XCV v XCW [2025] SGHCF 30

In XCV v XCW, the High Court of the Republic of Singapore addressed issues of Family Law — Ancillary powers of court, Family Law — Matrimonial assets.

Case Details

  • Citation: [2025] SGHCF 30
  • Title: XCV v XCW
  • Court: High Court of the Republic of Singapore (General Division, Family Division)
  • Proceeding: District Court Appeal No 85 of 2024 and Summons No 299 of 2024
  • Date of decision: 14 May 2025
  • Date judgment reserved: 6 May 2025
  • Judge: Choo Han Teck J
  • Appellant: XCV (husband)
  • Respondent: XCW (wife)
  • Legal areas: Family Law — Ancillary powers of court; Family Law — Matrimonial assets
  • Statutes referenced: Women’s Charter 1961 (2020 Rev Ed) (“WC”), in particular s 121B
  • Key procedural history (as stated): Divorce finalised in India on 6 January 2020; Singapore proceedings stayed by consent; leave sought in Singapore on 26 August 2022 (OSF 54) and financial relief sought on 9 September 2022 (OSF 58); amended summons on 15 November 2022 to include assets “in Singapore and India”; discovery application filed on 25 July 2023 (SUM 2377); District Judge decision delivered on 20 February 2024
  • District Court orders under appeal (as stated): Refused to order division of assets in India; ordered division of Singapore matrimonial assets in ratio 52.5:47.5 in favour of the respondent
  • Appellate issues: (1) Whether the High Court should order division of “Indian Assets” (properties and related financial interests) and/or compel disclosure; (2) Whether the division of Singapore matrimonial assets and the “uplifts”/adverse inference were correct
  • Length of judgment: 13 pages, 3,247 words
  • Cases cited (as provided): [2017] SGHCF 3; [2018] SGCA 78; [2022] SGCA 4; [2025] SGHCF 30

Summary

XCV v XCW concerned a husband’s appeal from a District Judge’s decision on ancillary financial relief under s 121B of the Women’s Charter 1961. The parties were married in India in 1997 and later became Singapore citizens. After the wife filed for divorce in Singapore, the Singapore proceedings were stayed by consent and the divorce was ultimately finalised in India in January 2020. More than two years later, the husband commenced proceedings in Singapore seeking division of matrimonial assets, including assets said to be located in India.

The High Court (Family Division) dismissed the husband’s appeal. It upheld the District Judge’s refusal to order division of the husband’s “Indian Assets”, largely because the husband failed to adduce adequate evidence of the existence, valuation, and enforceability in India of any Singapore order, and because he did not pursue ancillary matters in India during the divorce proceedings. The Court also found no basis to disturb the District Judge’s division of Singapore matrimonial assets, including the adverse inference drawn from the husband’s non-compliance with disclosure obligations.

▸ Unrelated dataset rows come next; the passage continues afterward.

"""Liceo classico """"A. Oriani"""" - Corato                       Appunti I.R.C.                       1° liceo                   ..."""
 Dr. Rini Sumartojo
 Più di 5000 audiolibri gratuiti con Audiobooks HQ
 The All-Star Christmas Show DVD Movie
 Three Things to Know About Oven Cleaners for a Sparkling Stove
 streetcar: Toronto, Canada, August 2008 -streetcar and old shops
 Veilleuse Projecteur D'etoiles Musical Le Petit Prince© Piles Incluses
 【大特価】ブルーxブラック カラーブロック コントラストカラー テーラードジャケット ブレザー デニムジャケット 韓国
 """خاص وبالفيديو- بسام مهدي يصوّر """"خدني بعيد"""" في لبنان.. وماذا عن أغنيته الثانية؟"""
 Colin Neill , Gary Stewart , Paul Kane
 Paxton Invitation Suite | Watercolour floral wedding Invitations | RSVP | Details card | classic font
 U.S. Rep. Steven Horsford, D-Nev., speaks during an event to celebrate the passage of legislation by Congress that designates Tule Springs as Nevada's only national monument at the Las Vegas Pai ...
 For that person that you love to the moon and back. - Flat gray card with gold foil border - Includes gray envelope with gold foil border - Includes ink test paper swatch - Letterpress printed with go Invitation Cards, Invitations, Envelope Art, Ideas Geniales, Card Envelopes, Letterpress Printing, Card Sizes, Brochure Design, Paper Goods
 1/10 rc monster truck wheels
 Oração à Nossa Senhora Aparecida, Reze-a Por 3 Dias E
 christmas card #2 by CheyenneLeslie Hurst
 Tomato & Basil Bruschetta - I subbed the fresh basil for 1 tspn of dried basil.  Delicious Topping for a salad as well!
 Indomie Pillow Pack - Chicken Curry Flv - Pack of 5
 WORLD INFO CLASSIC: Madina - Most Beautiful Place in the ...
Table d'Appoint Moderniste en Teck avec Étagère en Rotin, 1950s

What Were the Facts of This Case?

The parties, both Indian nationals, married in India on 8 June 1997. They relocated to Singapore in the same year and became Singapore citizens in 2005. They had two adult children, born in 1998 and 2001. At the time of the proceedings, the husband was 58 and worked as an information technology engineer earning about $5,000 per month. The wife was 51 and worked as a finance manager earning about $6,600 per month. During the marriage, the wife was primarily a homemaker, with only occasional part-time work.

In December 2018, the husband filed for divorce in India on 18 December 2018. Two days later, the wife filed for divorce in Singapore. The parties consented to stay the Singapore proceedings, and the divorce was finalised in India on 6 January 2020. Critically, the judgment records that no application was made to the Indian courts for ancillary matters to be determined in connection with the divorce.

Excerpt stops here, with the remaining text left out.